Speaker
Description
III-nitride nanowire arrays driven by diffusion-induced process of plasma-assisted molecular beam epitaxy (PA-MBE) has provided straight and axially-grown one-dimensional (1-D) nanostructures for optoelectronic device applications. As compared with the planar layer platform, nanowires-based epitaxial growth technology has distinct advantages of dislocation-free nature combined with reduced lattice strain and smaller Stark effect in quantum-confined double-heterostructures, resulting in a lower piezoelectric polarization field.

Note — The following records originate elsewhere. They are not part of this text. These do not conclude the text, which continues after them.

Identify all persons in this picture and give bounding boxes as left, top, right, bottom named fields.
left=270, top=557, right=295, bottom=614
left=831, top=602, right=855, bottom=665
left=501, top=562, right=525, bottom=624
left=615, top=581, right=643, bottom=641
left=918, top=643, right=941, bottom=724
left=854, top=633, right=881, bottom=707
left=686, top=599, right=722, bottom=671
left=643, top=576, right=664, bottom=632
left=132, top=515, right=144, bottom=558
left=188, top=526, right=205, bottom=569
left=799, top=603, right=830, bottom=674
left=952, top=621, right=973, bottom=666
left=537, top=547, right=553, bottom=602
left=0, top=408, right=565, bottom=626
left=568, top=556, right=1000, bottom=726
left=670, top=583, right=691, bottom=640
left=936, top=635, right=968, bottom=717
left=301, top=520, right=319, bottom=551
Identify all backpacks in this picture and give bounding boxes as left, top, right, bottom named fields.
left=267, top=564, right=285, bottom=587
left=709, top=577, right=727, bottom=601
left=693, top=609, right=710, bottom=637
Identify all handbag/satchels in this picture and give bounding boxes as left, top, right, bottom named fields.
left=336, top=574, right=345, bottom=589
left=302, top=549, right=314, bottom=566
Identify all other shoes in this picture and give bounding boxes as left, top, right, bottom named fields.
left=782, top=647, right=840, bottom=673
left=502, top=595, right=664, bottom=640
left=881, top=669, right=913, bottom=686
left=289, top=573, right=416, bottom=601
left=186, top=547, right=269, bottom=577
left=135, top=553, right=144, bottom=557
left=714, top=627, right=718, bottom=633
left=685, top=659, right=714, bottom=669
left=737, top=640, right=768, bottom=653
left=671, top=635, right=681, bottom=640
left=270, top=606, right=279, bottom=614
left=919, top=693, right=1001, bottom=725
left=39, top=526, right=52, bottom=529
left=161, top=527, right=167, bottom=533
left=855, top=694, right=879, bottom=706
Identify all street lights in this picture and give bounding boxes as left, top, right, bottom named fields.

In this talk, we focus on the basic growth kinetics and the epi-structure design of PA-MBE grown GaN-nanowires-based p-i-n structures, for the realization of light-emitting diodes (LEDs). Firstly, GaN seeds are nucleated and self-planarized GaN nanowires are successfully grown by a self-assembled growth mechanism on the Ti-coated amorphous fused-silica and Si substrates. After introducing the Ti pre-orienting layer, the electrical conductivity was found to increase, with reduced sheet resistance and improved interface. As a second part, GaN-nanowires-based p-i-n structures were grown using selective area growth (SAG) on a GaN/sapphire template, by using the Ti layer as a mask. The SAG method provided better controlled nucleation and elongation only in the mask-window positions and thus, high external quantum efficiency was achieved. These achievements can open a new way for III-nitride semiconductors on various material platforms for optoelectronic device applications.